[cuda] Compact int4/int6 weight quant metadata (bf16 -> uint8 + per-row super-scale) by Gasoonjia · Pull Request #20571 · pytorch/executorch

Gasoonjia · 2026-06-28T05:45:57Z

Decode for gemma4-31B on CUDA is weight-bandwidth-bound: the int4/int6 weight-only matvecs are ~72% of per-token decode time and already run at ~89% of the RTX 5090 HBM roofline using the same dp4a algorithm as llama.cpp. The only lever left is fewer bytes/token.

ET previously stored per-group (group_size=32) scale AND zero as bf16:
int4 = 5.0 bits/weight (20% metadata overhead), int6 = 7.0 bits/weight.
llama.cpp's Q4_K/Q6_K store far less metadata (4.5 / 6.5625 bpw).

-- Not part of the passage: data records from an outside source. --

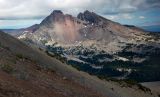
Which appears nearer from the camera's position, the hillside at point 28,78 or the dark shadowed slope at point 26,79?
the dark shadowed slope at point 26,79

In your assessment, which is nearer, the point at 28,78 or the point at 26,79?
the point at 26,79

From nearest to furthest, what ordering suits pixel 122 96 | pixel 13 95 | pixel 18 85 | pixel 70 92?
pixel 13 95
pixel 18 85
pixel 70 92
pixel 122 96

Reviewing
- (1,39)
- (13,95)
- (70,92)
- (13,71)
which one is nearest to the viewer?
(13,95)

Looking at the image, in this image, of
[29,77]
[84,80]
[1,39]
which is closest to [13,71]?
[29,77]

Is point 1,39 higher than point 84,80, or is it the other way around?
point 1,39

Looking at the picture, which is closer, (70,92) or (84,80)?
(70,92)

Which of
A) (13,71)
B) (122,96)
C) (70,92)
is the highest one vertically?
(13,71)

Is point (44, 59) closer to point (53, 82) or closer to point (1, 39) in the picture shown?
point (1, 39)

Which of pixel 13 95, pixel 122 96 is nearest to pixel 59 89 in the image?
pixel 13 95

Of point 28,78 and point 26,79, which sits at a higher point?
point 26,79

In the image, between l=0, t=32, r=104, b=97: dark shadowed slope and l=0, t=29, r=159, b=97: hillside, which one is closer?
l=0, t=32, r=104, b=97: dark shadowed slope
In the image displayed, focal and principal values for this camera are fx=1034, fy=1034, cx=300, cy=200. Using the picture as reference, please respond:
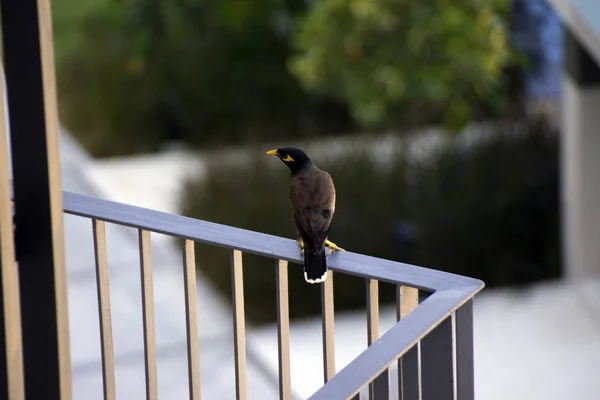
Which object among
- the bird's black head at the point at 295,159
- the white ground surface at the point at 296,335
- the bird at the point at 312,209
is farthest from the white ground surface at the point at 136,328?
the bird at the point at 312,209

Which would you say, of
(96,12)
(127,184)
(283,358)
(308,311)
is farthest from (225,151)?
(283,358)

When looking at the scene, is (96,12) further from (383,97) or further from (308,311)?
(308,311)

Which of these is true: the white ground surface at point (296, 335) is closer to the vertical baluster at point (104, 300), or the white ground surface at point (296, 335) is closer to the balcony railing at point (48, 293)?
the vertical baluster at point (104, 300)

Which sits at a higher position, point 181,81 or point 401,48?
point 401,48

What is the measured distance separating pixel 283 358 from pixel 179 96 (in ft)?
22.9

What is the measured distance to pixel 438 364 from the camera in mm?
1436

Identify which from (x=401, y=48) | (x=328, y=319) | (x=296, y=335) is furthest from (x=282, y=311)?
(x=401, y=48)

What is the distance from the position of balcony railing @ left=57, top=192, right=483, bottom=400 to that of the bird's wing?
30 centimetres

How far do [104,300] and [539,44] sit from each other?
734 cm

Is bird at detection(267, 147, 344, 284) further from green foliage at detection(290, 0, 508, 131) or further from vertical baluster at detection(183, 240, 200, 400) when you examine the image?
green foliage at detection(290, 0, 508, 131)

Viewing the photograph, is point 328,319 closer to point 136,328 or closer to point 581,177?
point 136,328

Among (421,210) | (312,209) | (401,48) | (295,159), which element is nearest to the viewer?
(312,209)

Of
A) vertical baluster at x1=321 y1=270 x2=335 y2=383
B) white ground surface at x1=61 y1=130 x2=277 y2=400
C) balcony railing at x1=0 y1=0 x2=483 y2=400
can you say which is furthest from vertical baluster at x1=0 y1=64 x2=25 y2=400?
white ground surface at x1=61 y1=130 x2=277 y2=400

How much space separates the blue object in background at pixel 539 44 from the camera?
8.20 meters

This change re-encodes the quant metadata to match llama.cpp's byte density WITHOUT touching the dp4a inner loop or the 4/6-bit weight codes:

per-group scale/zero: bf16 -> uint8 codes
per-row bf16 "super-scale" (step = row_max/255) restores dynamic range (plain fp8/int8 alone fails: Q4_K scales span ~1e-4..8e-2 -> subnormal blowup, 15-18 dB SNR; the two-level encoding keeps 46.7-48.1 dB == bf16)
int6 is symmetric (no zero), int8 scale codes + per-row step (mirrors Q6_K)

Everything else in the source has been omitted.